Como terceira, e última, situação possível para o caso em estudo, em sendo pactuada a garantia por prazo indeterminado desde o início da locação, a cessão fiduciária em garantia restará vinculada ao tempo de vigência do contrato de locação, isto em função de sustentar posição de contrato acessório, instrumento este conectado intimamente ao contrato garantido, o principal, de sorte que o cedente-devedor permanecerá responsável pelo cumprimento das obrigações contratuais até a data na qual a posse do prédio locado seja restabelecida ao locador.

Dentro deste contexto, importante destacar que, quando o cedente (agente responsável por ceder as quotas em garantia) não for o próprio locatário, mas for terceira pessoa, deverá esta ratificar o contrato de locação, na qualidade de garantidor, conforme prevê o enunciado do § 2°, do artigo 88, da Lei 11.196/2005. Aplicando raciocínio reverso ao dispositivo em exame, compreendemos que, figurando também o locatário como garantidor, isto é, sendo ele o próprio cedente das quotas, tornar-se-á dispensável o par de assinaturas, pois a cessão fiduciária de quotas será contratada no ato da assinatura do contrato de locação, neste instrumento ou em contrato apartado.

Ante o exposto, evidencia-se que o procedimento de cessão da titularidade das quotas, inicialmente transferirá a propriedade sobre estas tão somente caráter resolúvel, o que significar dizer que a titularidade do locador sobre as quotas estará subordinada a uma condição resolutiva, isto é, que poderá ser levada a termo no caso desta condicionante ser alcançada, fato este que fará com que a titularidade sobre as quotas retorne do locador para o locatário ou terceiro.

Em vista do caráter resolúvel ora em comento, as quotas que foram transferidas e cedidas em garantia, ficarão sob a propriedade do locador pelo prazo em que o contrato de locação viger, a fim de que este, através de procedimento próprio - que será abordado mais adiante -, possa utilizá-las como meio de solver débitos oriundos da relação ex locato e provenientes do descumprimento dos deveres locatícios pelo locatário.

Por conseguinte, em referência às locações de imóveis urbanos, considera-se como condição resolutiva o término da relação contratual estabelecida entre os contratantes, locador e locatário, independentemente do modo e do motivo, se por denúncia, se em decorrência da prática de infração legal ou contratual, dentre outros. Todavia, ressalvamos, desde logo, que os efeitos desta condição somente serão operados em favor do locatário quando este, tendo cumprido integralmente as obrigações firmadas no contrato de locação, estiver em dia com seus deveres contratuais, não podendo haver quaisquer pendências de caráter financeiro ou obrigacionais que resultem em consequências patrimoniais negativas em desfavor do locador.
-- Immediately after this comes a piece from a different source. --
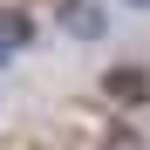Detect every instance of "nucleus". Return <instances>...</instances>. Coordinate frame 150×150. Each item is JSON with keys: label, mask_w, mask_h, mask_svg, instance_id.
I'll return each instance as SVG.
<instances>
[{"label": "nucleus", "mask_w": 150, "mask_h": 150, "mask_svg": "<svg viewBox=\"0 0 150 150\" xmlns=\"http://www.w3.org/2000/svg\"><path fill=\"white\" fill-rule=\"evenodd\" d=\"M109 7L116 0H55V34L68 48H103L109 41Z\"/></svg>", "instance_id": "f257e3e1"}, {"label": "nucleus", "mask_w": 150, "mask_h": 150, "mask_svg": "<svg viewBox=\"0 0 150 150\" xmlns=\"http://www.w3.org/2000/svg\"><path fill=\"white\" fill-rule=\"evenodd\" d=\"M96 89L109 109H150V62H109Z\"/></svg>", "instance_id": "f03ea898"}, {"label": "nucleus", "mask_w": 150, "mask_h": 150, "mask_svg": "<svg viewBox=\"0 0 150 150\" xmlns=\"http://www.w3.org/2000/svg\"><path fill=\"white\" fill-rule=\"evenodd\" d=\"M0 41H7L14 55H34L41 48V21L21 7V0H0Z\"/></svg>", "instance_id": "7ed1b4c3"}, {"label": "nucleus", "mask_w": 150, "mask_h": 150, "mask_svg": "<svg viewBox=\"0 0 150 150\" xmlns=\"http://www.w3.org/2000/svg\"><path fill=\"white\" fill-rule=\"evenodd\" d=\"M116 14H150V0H116Z\"/></svg>", "instance_id": "20e7f679"}, {"label": "nucleus", "mask_w": 150, "mask_h": 150, "mask_svg": "<svg viewBox=\"0 0 150 150\" xmlns=\"http://www.w3.org/2000/svg\"><path fill=\"white\" fill-rule=\"evenodd\" d=\"M14 62H21V55H14V48H7V41H0V75H7V68H14Z\"/></svg>", "instance_id": "39448f33"}]
</instances>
Em ocorrendo, pois, o término da relação locatícia e estando o locatário inadimplente com alguma ou algumas obrigações e/ou havendo pendências oriundas do contrato de locação, as quotas não retornarão para a titularidade do locatário, ou de terceiro cedente, mas permanecerão sob a propriedade do locador pelo o motivo informado e para o fim destacado anteriormente, em vista da mora do locatário.

Fundamentado na doutrina civilista atual, a mora poderá ser qualificada como suportável ou insuportável, isto a critério do locador, por questões de conveniência e oportunidade, sendo este o agente que determina o limite tolerável para o atraso no cumprimento das obrigações contratualmente estabelecidas para o locatário.

Destarte, com escopo nos §§ 6° e 7°, da Lei 11.196/2005, na situação em que o locatário estiver em mora, ou seja, quando este não tiver efetuado o pagamento ou cumprido a obrigação no tempo, no lugar ou na forma convencionada entre as partes no contrato de locação, entendemos ser dois os caminhos pelos quais poderá o locador percorrer.

O primeiro deles, desenvolver-se-á na esfera extrajudicial, situação em que deverá o locador notificar extrajudicialmente o locatário (ou, na hipótese de terceiro ser o cedente das quotas, ambos), comunicando o prazo de dez dias para quitação integral da dívida, sob pena de, em caso de descumprimento, ser promovida a excussão extrajudicial da garantia locatícia.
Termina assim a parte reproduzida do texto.